A 1ª Turma do Superior Tribunal de Justiça (STJ) decidiu que as ações de improbidade administrativa decorrentes da operação Lava Jato, ajuizadas antes da entrada em vigor da Nova Lei de Improbidade Administrativa (Lei 14.230/2021), devem continuar tramitando na subseção judiciária de Curitiba. A conclusão rejeita a aplicação das novas regras para alterar o foro competente, mantendo a competência fixada no momento da propositura da ação.
Nova LIA não altera competência
O caso julgado envolve um empresário, ex-diretor de uma empresa de engenharia, investigado pelos procuradores de Curitiba. A defesa pediu a aplicação do artigo 17, § 4º-A, da Lei de Improbidade Administrativa (Lei 8.429/1992), dispositivo incluído pela Nova LIA. Esse artigo determina que a ação de improbidade deve ser ajuizada no foro do local onde ocorreu o dano ou da pessoa jurídica prejudicada. No caso, isso deslocaria a ação de Curitiba para o Rio de Janeiro, onde a Petrobras tem sede.
No entanto, a relatora do recurso especial, ministra Regina Helena Costa, citou jurisprudência do STJ sobre competência para julgar improbidade decorrente de casos da Lava Jato.
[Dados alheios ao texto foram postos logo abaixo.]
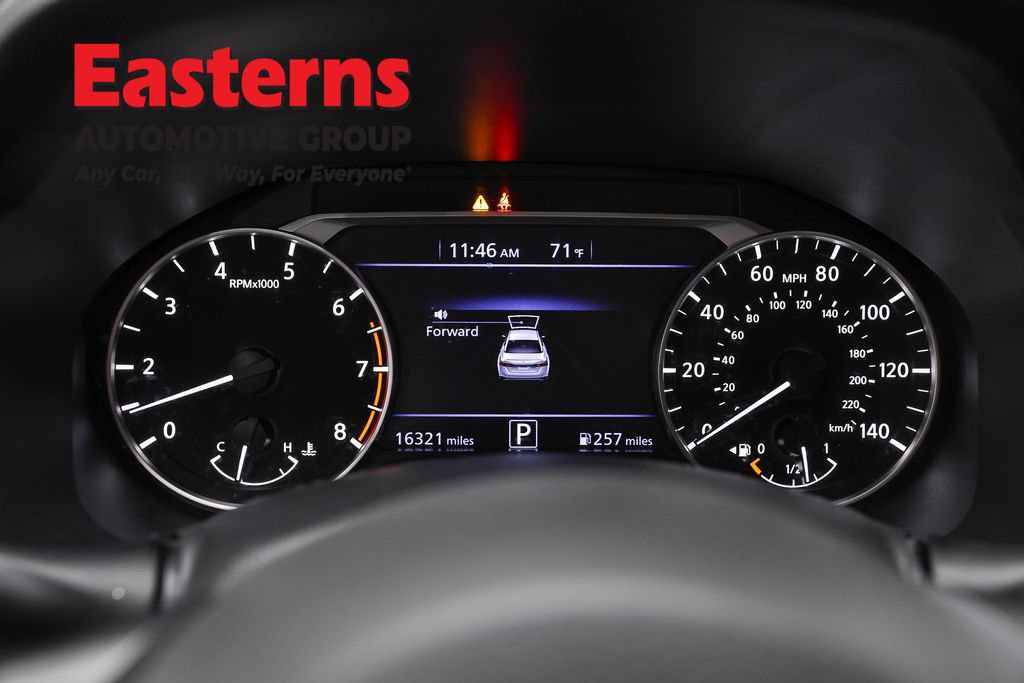 Used 2020 Nissan Altima 2.5 S AWD/4WD image 17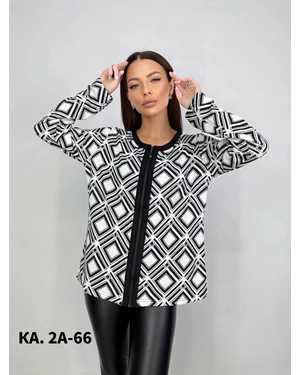 КОФТА МАЛОМЕРЯТ ТКАНЬ 40% VISCOSE, 35% ACRYLIC, 15% COTTON, 10% ELASTANE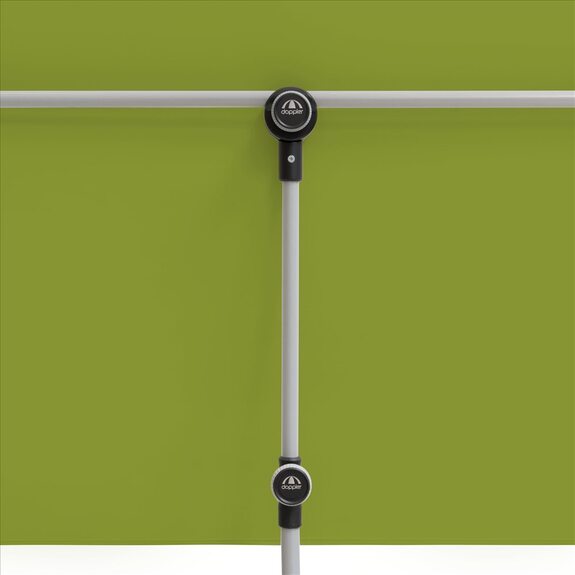 ACTIVE Balkónová clona 180 x 130 cm  - naklápěcí slunečník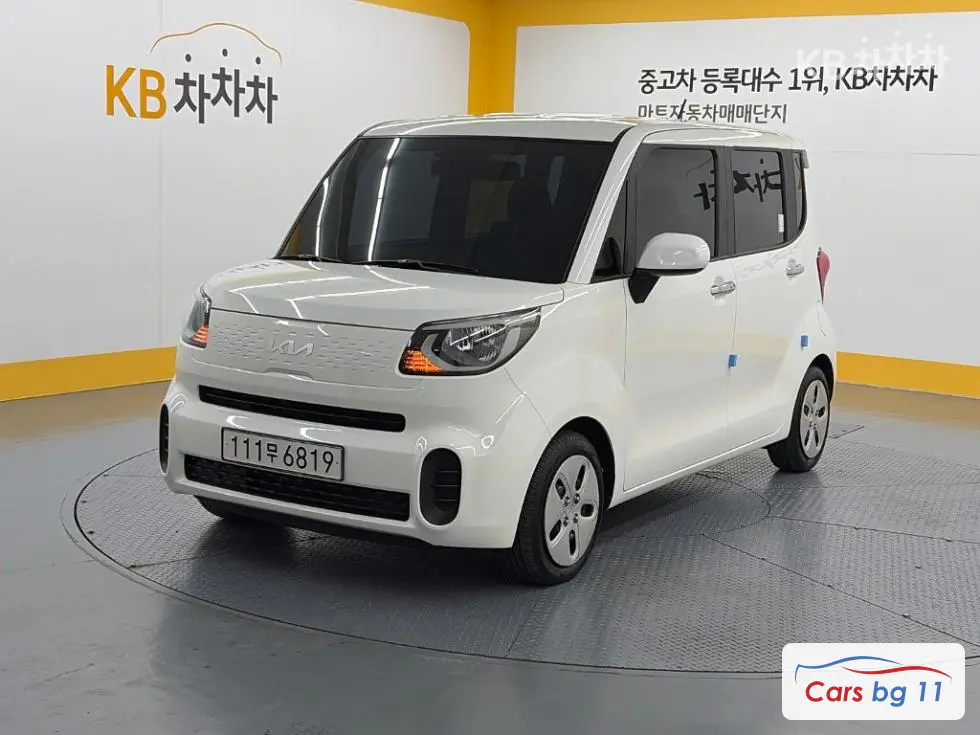 Kia The New Ray1.0 Gasoline Standard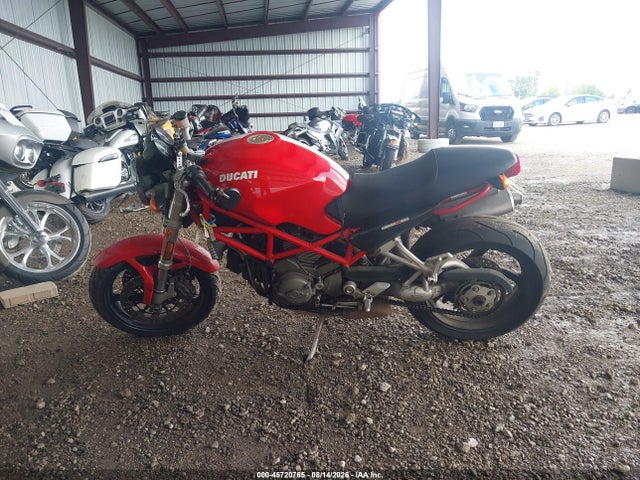 Продажа на аукционе авто 2007 Ducati Monster S2r1000, vin: ZDM1RABP67B099856, номер лота: 45720765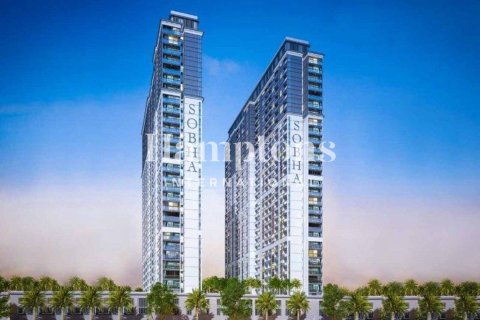 Снять в аренду квартиру в Мохаммед Бин Рашид Сити, Дубай: 2 спальни, 90.11591000м², № 63485 - фото 1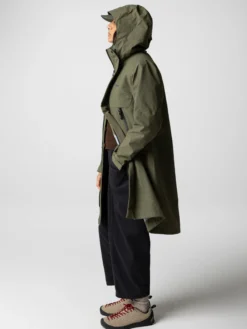 Women's Longline Stormbird Waterproof Jacket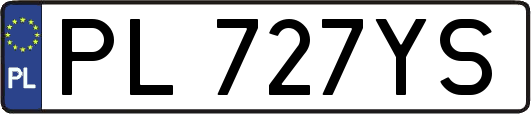 PL727YS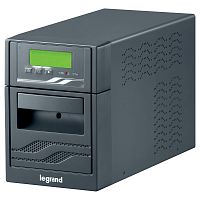 LEGRAND Источник бесперебойного питания ИБП NikyS 1кBA IEC USB /RS232 (310006 )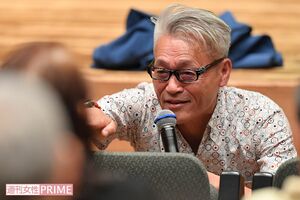 介護福祉士和田行男さん　撮影／渡邉智裕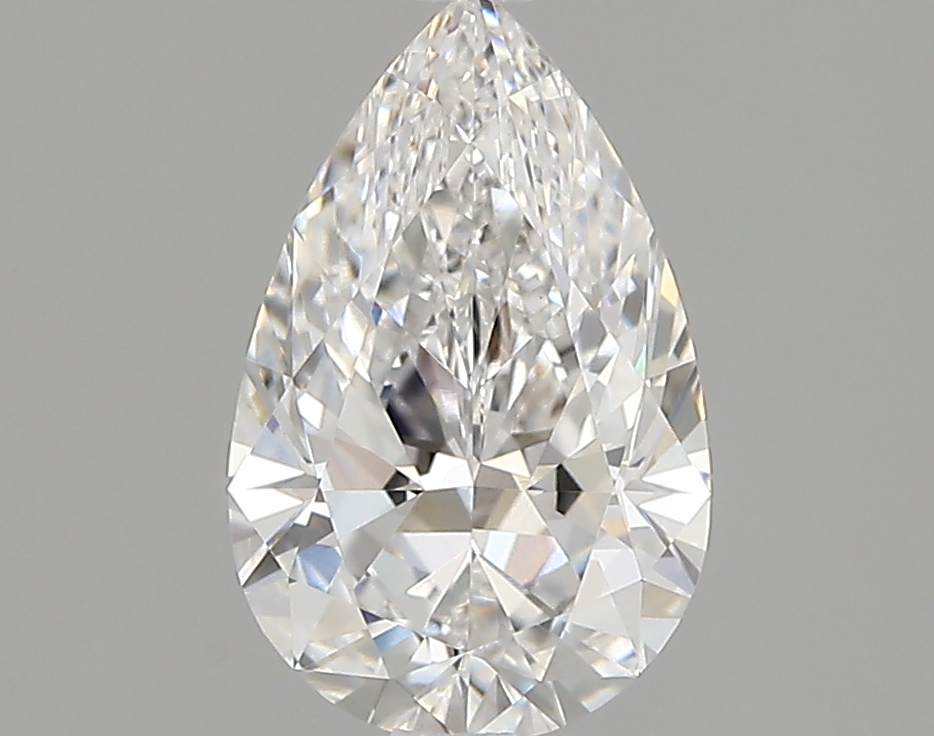 1.51ct D VVS2 Pear (IGI)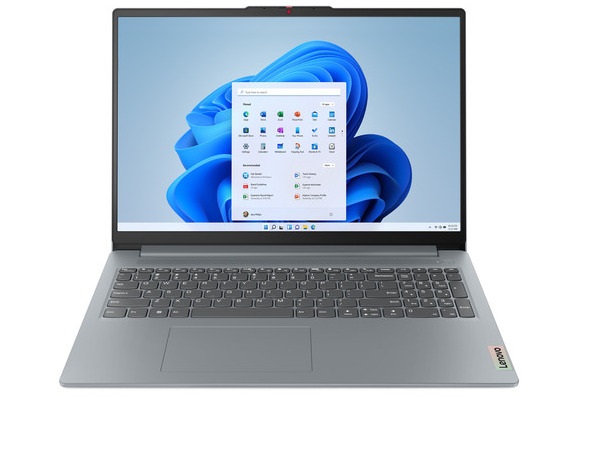 LENOVO Laptop IdeaPad Slim 3 16IRU8 16'' WUXGA IPS/i7-1355U/16GB/512GB/Intel Iris Xe Graphic/Win 11 Home S/2Y CAR/Arctic Grey
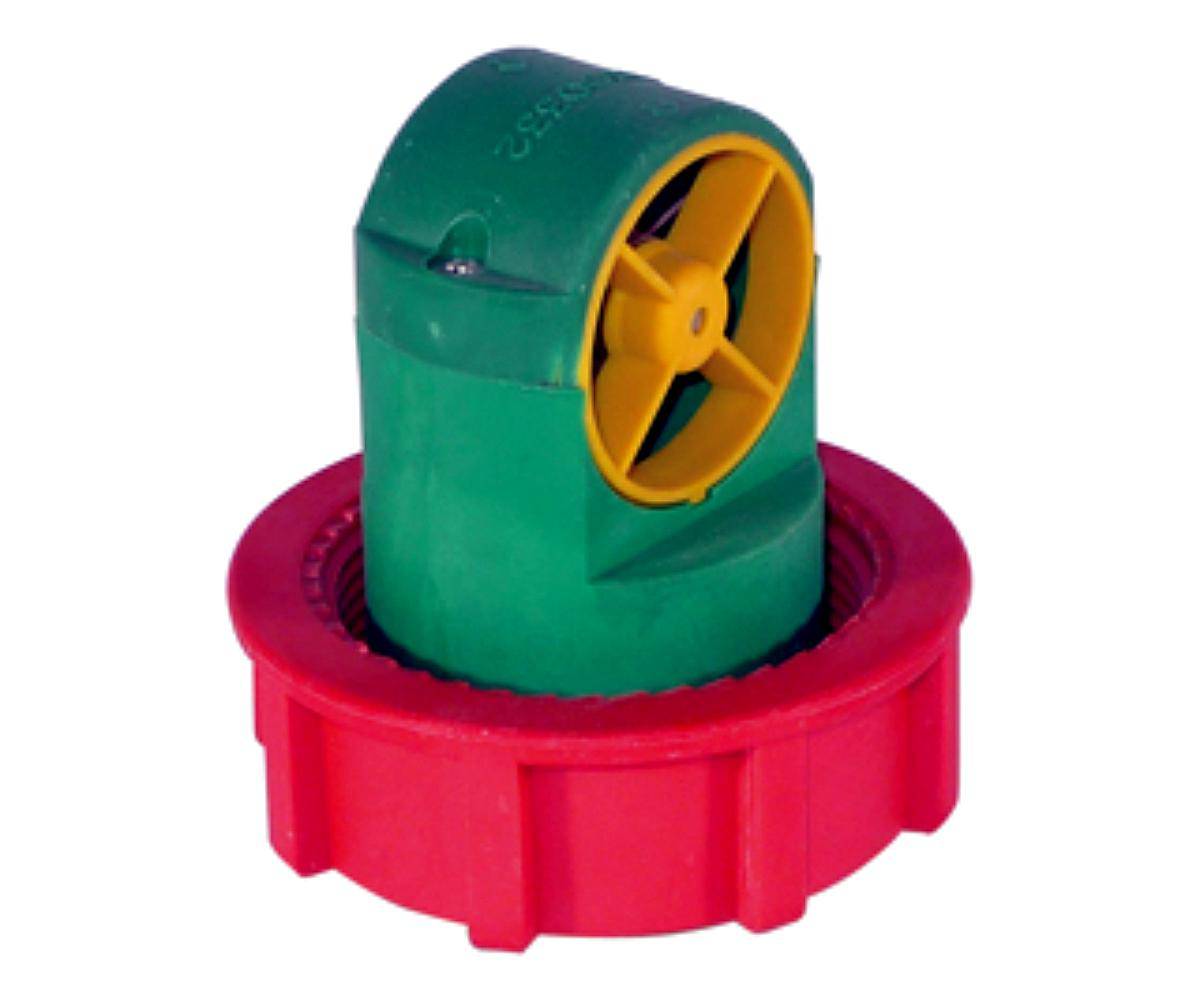 Turbina Rapid Check 35-350 L/min COJ Caudalimetro 1-1/2 P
Antes da mudança legislativa, a improbidade integrava o microssistema da tutela coletiva, regulado pela Lei da Ação Civil Pública (Lei 7.347/1985), que admitia a eleição de foro em casos de dano de âmbito nacional. Era possível ajuizar a ação em qualquer capital de estado ou no Distrito Federal.
Jurisprudência consolidada
Essa posição foi referendada pela 1ª Seção do STJ em julgamentos de seguidos conflitos de competência. A ministra Regina Helena Costa citou essa jurisprudência para validar o trâmite da ação contra o empresário em Curitiba. Ela ainda aplicou o precedente do Supremo Tribunal Federal (STF) no Tema 1.199 da repercussão geral. Na ocasião, o STF decidiu que a retroatividade da Nova LIA está limitada aos atos de improbidade administrativa culposos praticados na vigência do texto anterior da lei, porém sem condenação transitada em julgado.
Por fim, a relatora apontou que o Código de Processo Civil assegura a manutenção dos atos processuais já praticados e a estabilização da competência no momento da propositura da ação — a chamada perpetuatio jurisdictionis. “A pluralidade de foros igualmente legítimos afasta a noção de competência funcional e absoluta e reforça a inaplicabilidade de qualquer deslocamento superveniente da competência já fixada, sobretudo quando ausente modificação de competência absoluta”, concluiu a ministra.
Com essa decisão, a 1ª Turma do STJ reafirma que a Nova LIA não serve para afastar a competência de Curitiba para julgar casos de improbidade administrativa decorrentes da Lava Jato, mantendo o foro original.